Cameroun : une élection sous fond de crise identitaire et boycott de l’opposition

Les Camerounais sont appelés à voter ce dimanche 9 février  pour des élections législatives et municipales en partie boycottées par l’opposition.

Ce dimanche est un jour d’élection sur l’ensemble du triangle national camerounais. Les Camerounais, près de sept millions d’électeurs élisent pour les cinq prochaines années, conseillers municipaux et sénateurs. Trente-cinq partis politiques sont en lice. Ils vont se disputer 180 sièges de députés et le contrôle de 360 exécutifs communaux pour près de 11 000 sièges de conseillers municipaux.

Les élections de cette année se déroulent dans un contexte sécuritaire particulier. Les deux régions anglophones  [nord-ouest et le sud-ouest] sont en proie à une crise identitaire depuis trois ans.

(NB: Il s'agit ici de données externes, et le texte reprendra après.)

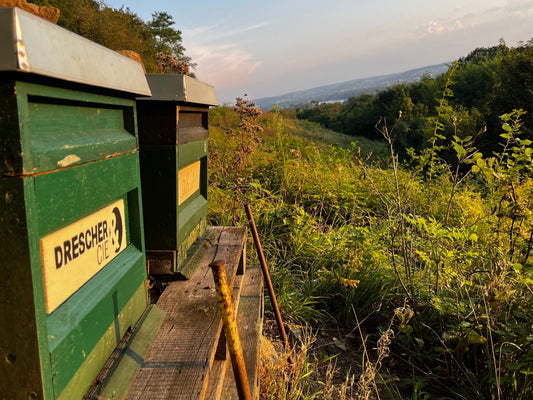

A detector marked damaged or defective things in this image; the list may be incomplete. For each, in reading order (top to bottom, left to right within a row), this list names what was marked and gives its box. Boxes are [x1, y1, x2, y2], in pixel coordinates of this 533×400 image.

rusty metal rail [208, 260, 251, 400]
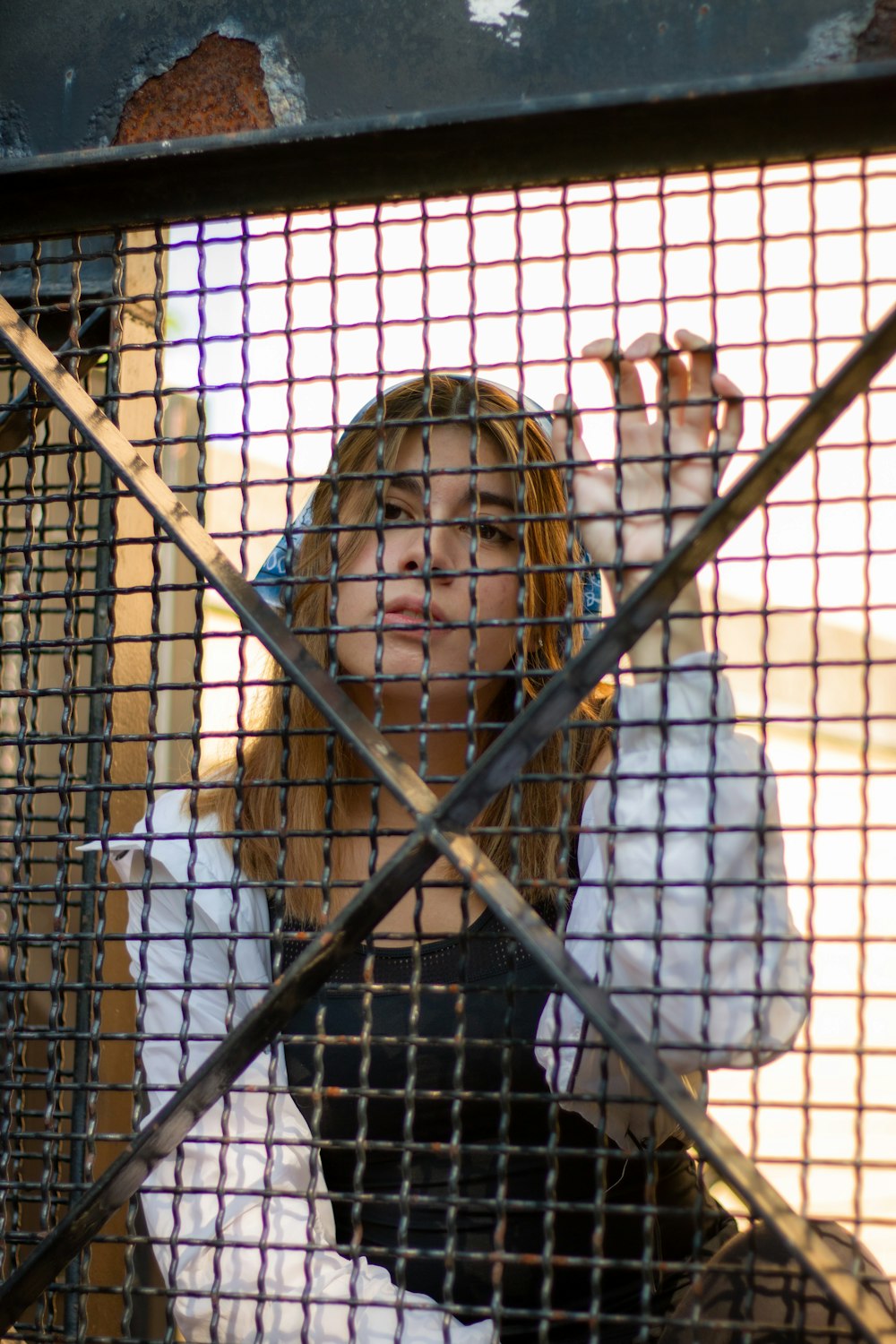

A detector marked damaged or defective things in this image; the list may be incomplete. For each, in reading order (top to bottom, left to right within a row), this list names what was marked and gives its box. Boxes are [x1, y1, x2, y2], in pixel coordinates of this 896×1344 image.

peeling paint on metal [467, 0, 529, 48]
peeling paint on metal [800, 3, 875, 65]
rust patch [859, 0, 896, 59]
rust patch [115, 31, 276, 146]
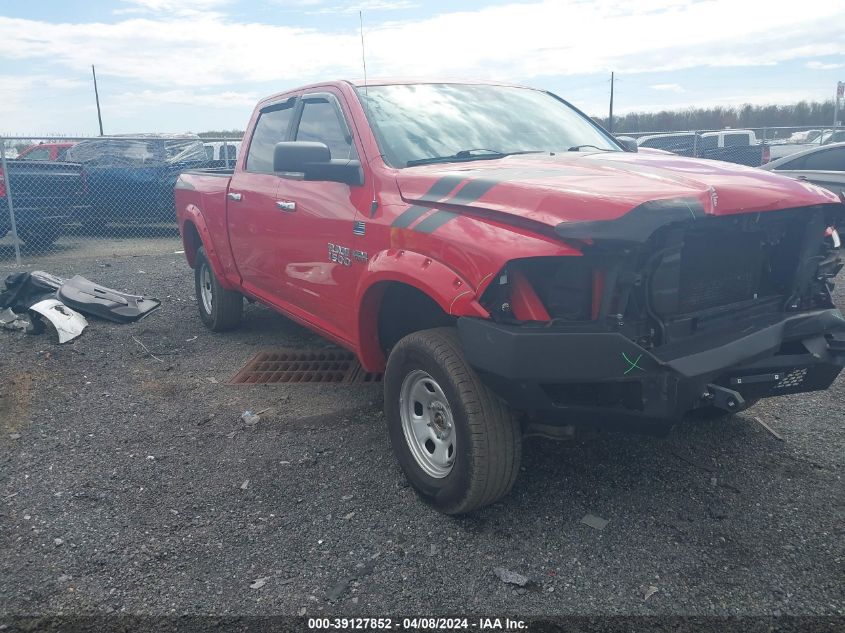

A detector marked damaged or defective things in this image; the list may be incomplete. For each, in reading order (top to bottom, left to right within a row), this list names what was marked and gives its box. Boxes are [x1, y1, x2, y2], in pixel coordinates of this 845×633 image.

damaged front end [458, 200, 844, 422]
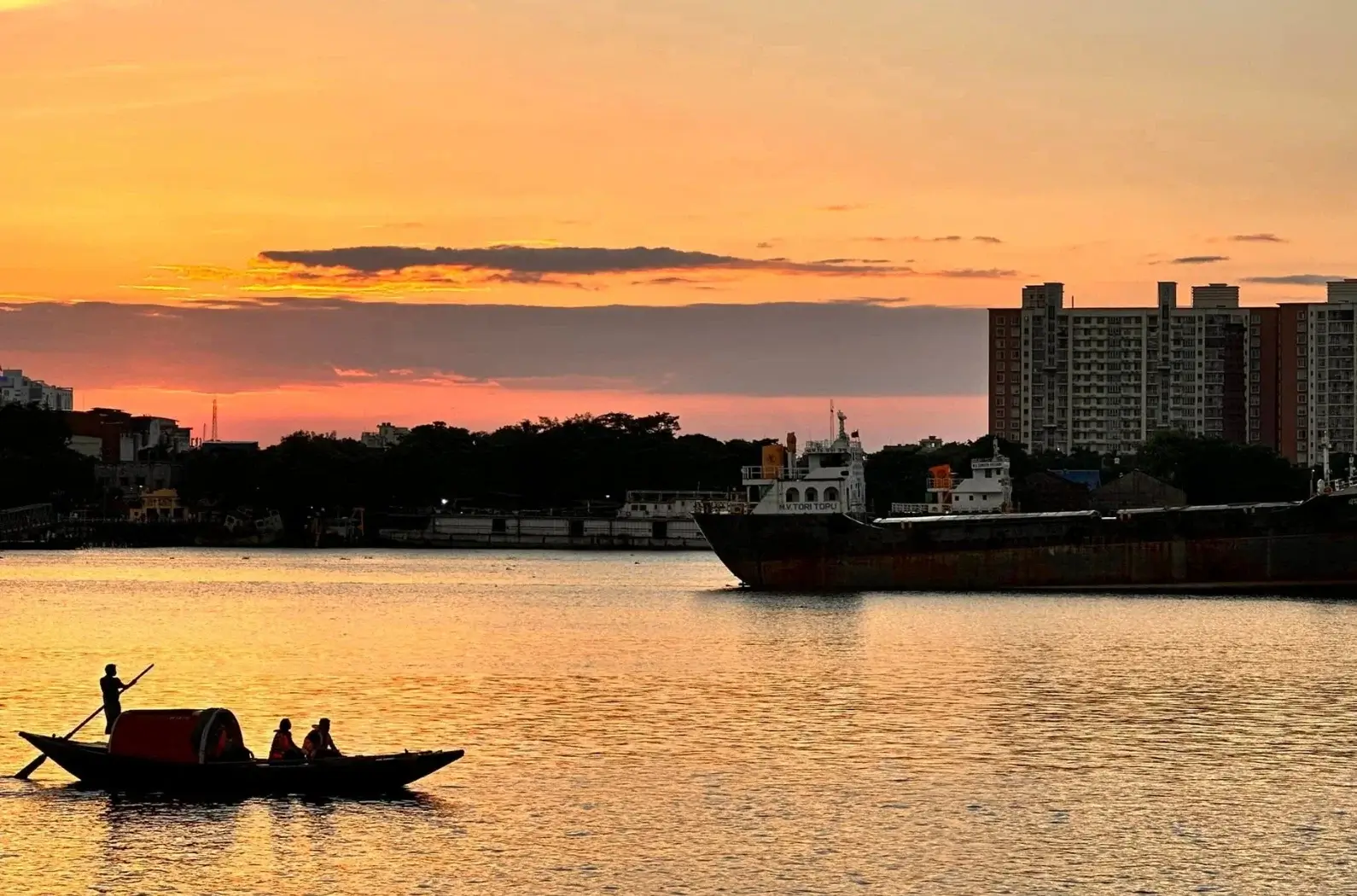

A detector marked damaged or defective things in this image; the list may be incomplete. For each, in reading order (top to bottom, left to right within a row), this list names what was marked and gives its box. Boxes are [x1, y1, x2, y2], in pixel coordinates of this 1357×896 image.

Le parti d’opposition, le Mouvement pour la renaissance du Cameroun (MRC) de Maurice Kamto, adversaire malheureux du président Biya à la présidentielle de 2018, n’ayant présenté aucun candidat, le RDPC [Rassemblement Démocratique du Peuple Camerounais] est quasiment garanti de rafler la mise une nouvelle fois – il possède déjà une majorité parlementaire écrasante (148 sièges sur 180).

Selon les chiffres de Election’s Cameroon dit  «  Elecam », 25 000 bureaux de vote seront ouverts à travers le pays pour un corps électoral de 6,8 millions d’électeurs.